#### Supplied data

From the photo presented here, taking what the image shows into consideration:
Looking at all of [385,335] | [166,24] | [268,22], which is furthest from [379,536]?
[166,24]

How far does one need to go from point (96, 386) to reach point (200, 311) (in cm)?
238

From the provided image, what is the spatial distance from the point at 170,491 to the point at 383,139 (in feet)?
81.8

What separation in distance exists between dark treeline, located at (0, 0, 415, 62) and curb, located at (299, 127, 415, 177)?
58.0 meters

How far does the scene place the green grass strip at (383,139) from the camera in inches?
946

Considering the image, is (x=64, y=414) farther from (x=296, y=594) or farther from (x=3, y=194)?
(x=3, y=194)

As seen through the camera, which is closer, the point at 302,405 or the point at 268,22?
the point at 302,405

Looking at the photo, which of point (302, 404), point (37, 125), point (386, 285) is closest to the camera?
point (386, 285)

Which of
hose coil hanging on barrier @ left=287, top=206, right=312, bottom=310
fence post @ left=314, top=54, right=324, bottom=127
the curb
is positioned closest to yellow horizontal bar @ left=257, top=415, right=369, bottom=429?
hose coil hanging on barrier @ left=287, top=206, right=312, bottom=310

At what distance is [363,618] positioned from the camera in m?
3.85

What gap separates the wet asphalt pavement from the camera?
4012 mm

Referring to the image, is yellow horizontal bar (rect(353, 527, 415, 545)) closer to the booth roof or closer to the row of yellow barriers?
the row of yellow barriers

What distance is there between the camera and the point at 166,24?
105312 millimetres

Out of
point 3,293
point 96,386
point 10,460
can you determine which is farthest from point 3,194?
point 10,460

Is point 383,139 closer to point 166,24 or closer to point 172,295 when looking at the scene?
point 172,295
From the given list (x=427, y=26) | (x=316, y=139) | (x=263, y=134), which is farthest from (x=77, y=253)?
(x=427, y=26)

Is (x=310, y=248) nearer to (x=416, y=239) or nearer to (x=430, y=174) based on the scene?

########

#### [Objective]
Reproduce every one of the rows above word for word, without changing anything.

#### [Answer]
From the photo presented here, taking what the image shows into consideration:
Looking at all of [385,335] | [166,24] | [268,22], which is furthest from [379,536]?
[166,24]

How far does one need to go from point (96, 386) to reach point (200, 311) (in cm)?
238

From the provided image, what is the spatial distance from the point at 170,491 to the point at 383,139 (in feet)?
81.8

What separation in distance exists between dark treeline, located at (0, 0, 415, 62) and curb, located at (299, 127, 415, 177)?
58.0 meters

How far does the scene place the green grass strip at (383,139) from the camera in inches?
946

Considering the image, is (x=64, y=414) farther from (x=296, y=594) or farther from (x=3, y=194)?
(x=3, y=194)

As seen through the camera, which is closer, the point at 302,405 or the point at 268,22?
the point at 302,405

Looking at the photo, which of point (302, 404), point (37, 125), point (386, 285) is closest to the camera?
point (386, 285)

Which of
hose coil hanging on barrier @ left=287, top=206, right=312, bottom=310
fence post @ left=314, top=54, right=324, bottom=127
the curb
is positioned closest to yellow horizontal bar @ left=257, top=415, right=369, bottom=429?
hose coil hanging on barrier @ left=287, top=206, right=312, bottom=310

At what distance is [363,618] positioned from the camera in m?
3.85

What gap separates the wet asphalt pavement from the camera?
4012 mm

Referring to the image, is yellow horizontal bar (rect(353, 527, 415, 545)) closer to the booth roof or closer to the row of yellow barriers?
the row of yellow barriers

What distance is there between the camera and the point at 166,24?
105312 millimetres

Out of
point 3,293
point 96,386
point 10,460
can you determine which is farthest from point 3,194?
point 10,460

Is point 383,139 closer to point 166,24 or closer to point 172,295 when looking at the scene?
point 172,295
From the given list (x=427, y=26) | (x=316, y=139) | (x=263, y=134), which is farthest from (x=77, y=253)?
(x=427, y=26)

Is (x=310, y=248) nearer to (x=416, y=239) or nearer to (x=430, y=174) based on the scene?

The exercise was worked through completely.